» **Document extract**
****
1. Nov 18, 2007

### jigs90

1. The problem statement, all variables and given/known data
I don't even know where to start on either of these two problems

A car of mass 474 kg travels around a flat,
circular race track of radius 197 m. The co-
efficient of static friction between the wheels
and the track is 0.123.
The acceleration of gravity is 9:8 m=s2 :
What is the maximum speed v that the car
can go without flying off the track?

It has a follow up too which I would really appreciate some help on!

The same car now travels on a straight track
and goes over a hill with radius 101 m at the
top.
What is the maximum speed that the car
can go over the hill without leaving the road?

A step by step outline would make my day!
Thanks

2. Relevant equations

A= V^2/ r
F= MV^2/ r

3. The attempt at a solution

I'm not sure how to go about tackling that problem, I tried just substituting 101 m in for the radius but that doesn't work.

2. Nov 18, 2007

### jigs90

I tried doing the f= mv^2/r and when I entered in my answer for the first problem, it was wrong, I don't know how to take into consideration the static friction because I then used the equation mus (static friction) times N and subtracted that from the weight and then reworked the problem but my answer was still incorrect

3. Nov 18, 2007

### dynamicsolo

Both problems will involve the centripetal force equation, but centripetal force is not a physical force, so in each situation, you need to think about what force provides the centripetal force.

For this first one, the car is on a horizontal curve. What force is acting on the tire surfaces to hold it on the turn? How do you calculate that force? That is the force which provides the centripetal force, so you can set it equal to F_centripetal.
****
» **Data**
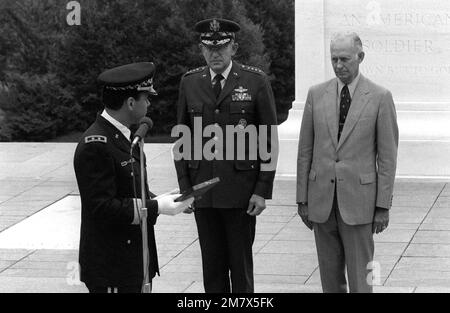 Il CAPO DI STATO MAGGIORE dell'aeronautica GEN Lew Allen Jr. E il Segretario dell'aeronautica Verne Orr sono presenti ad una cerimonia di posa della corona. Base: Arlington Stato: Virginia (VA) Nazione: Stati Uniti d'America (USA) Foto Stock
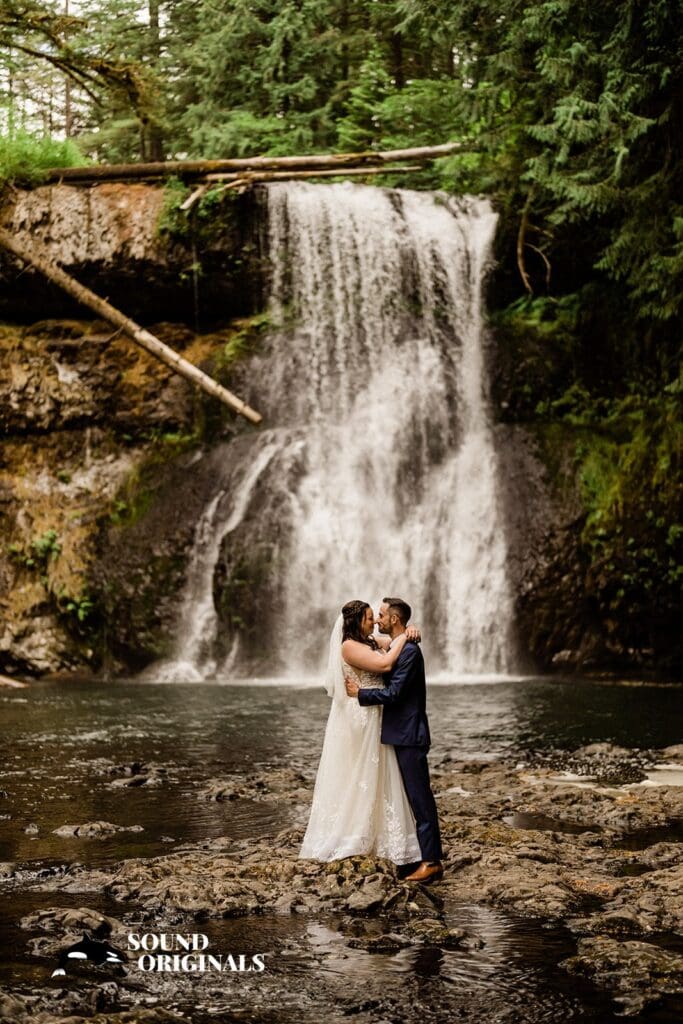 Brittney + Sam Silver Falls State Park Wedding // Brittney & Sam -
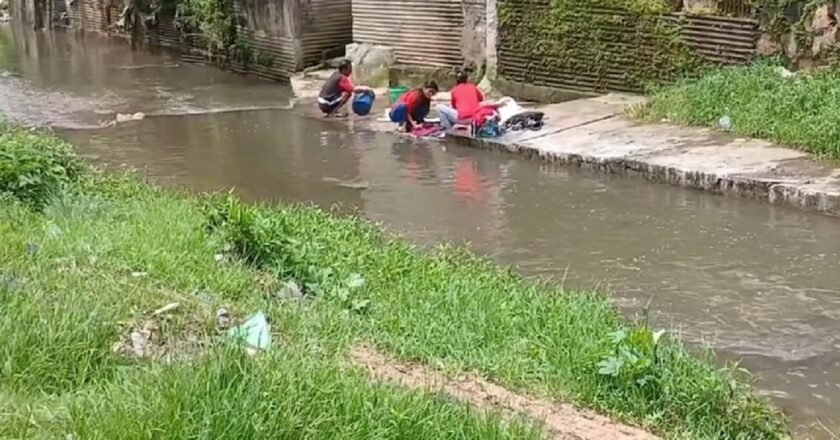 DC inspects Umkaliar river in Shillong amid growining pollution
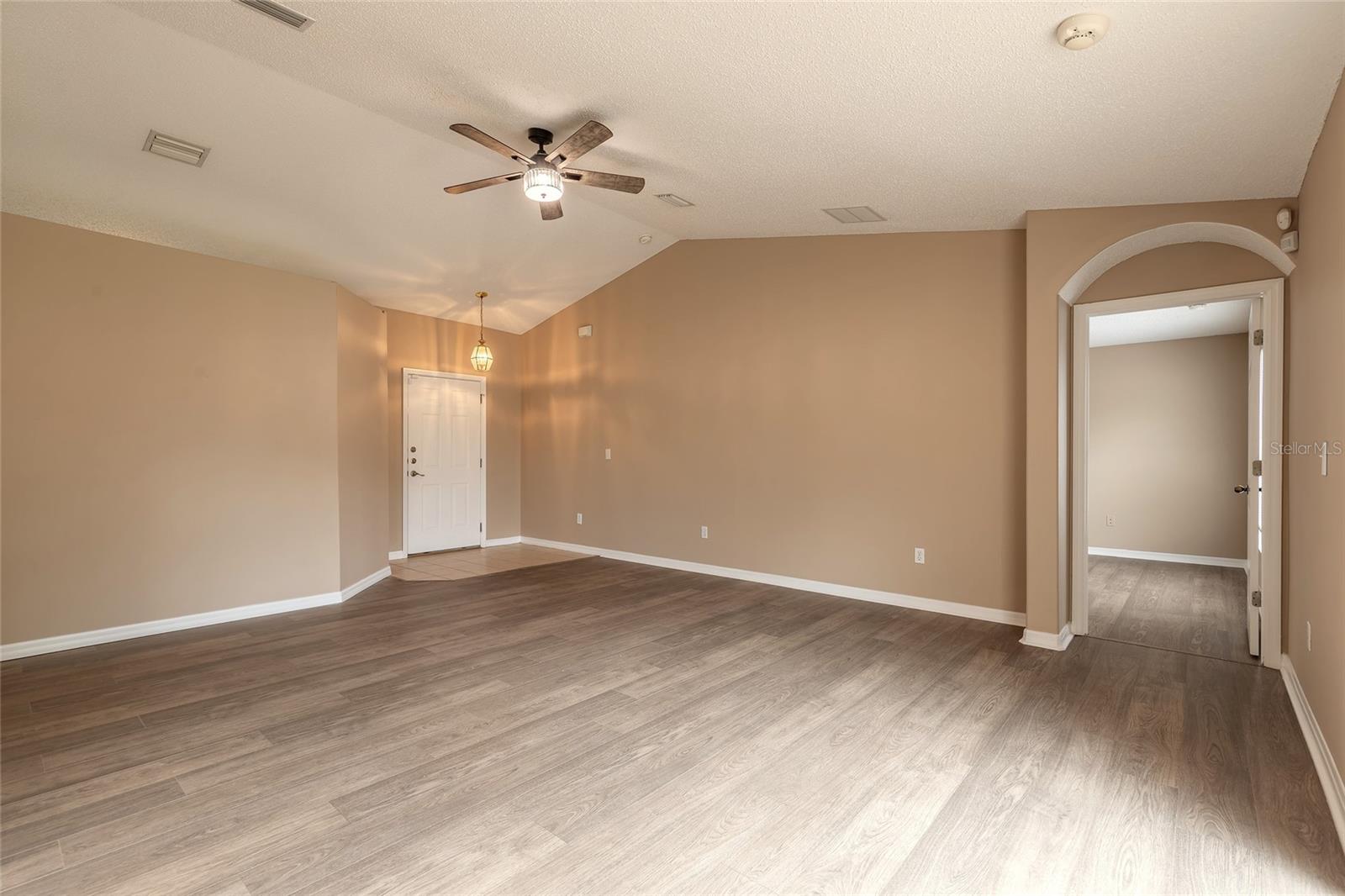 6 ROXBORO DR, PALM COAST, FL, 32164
****
» **Problems to solve**
1 > Extract the passage of the forum thread on the car's maximum speed on a circular track, from "3. The attempt" up to and including "that doesn't work.".
2 > Write the next part of the forum thread on the car's maximum speed on a circular track, picking up after its final sentence.

» **Task-by-task outputs**
1 >
3. The attempt at a solution

I'm not sure how to go about tackling that problem, I tried just substituting 101 m in for the radius but that doesn't work.

2 >
In this problem, the centripetal force is toward the center of the hill, which we are to take as having a semicircular cross section. At the top of the hill, what forces are acting on the car? The centripetal force will be equal to the net force on the car. What is true about these forces when the car is on the verge of losing contact with the road surface when it is moving fast enough?

4. Nov 18, 2007

### jigs90

on the first one I set the equation of
mus(static)N = mv^2/ r but that still isn't right....Isn't the static friction providing the centripital force?

5. Nov 18, 2007

### dynamicsolo

It does sound weird to use static friction when talking about a moving car, but consider that, in order to hold the turn, we do not want the tires to slide along the road surface. (Likewise, when we deal with rolling wheels, we will also use static friction rather than kinetic friction.)

So, yes, the static friction is providing the centripetal force for a level road curve. How do you find N?

6. Nov 18, 2007

### jigs90

isn't N equal to mg?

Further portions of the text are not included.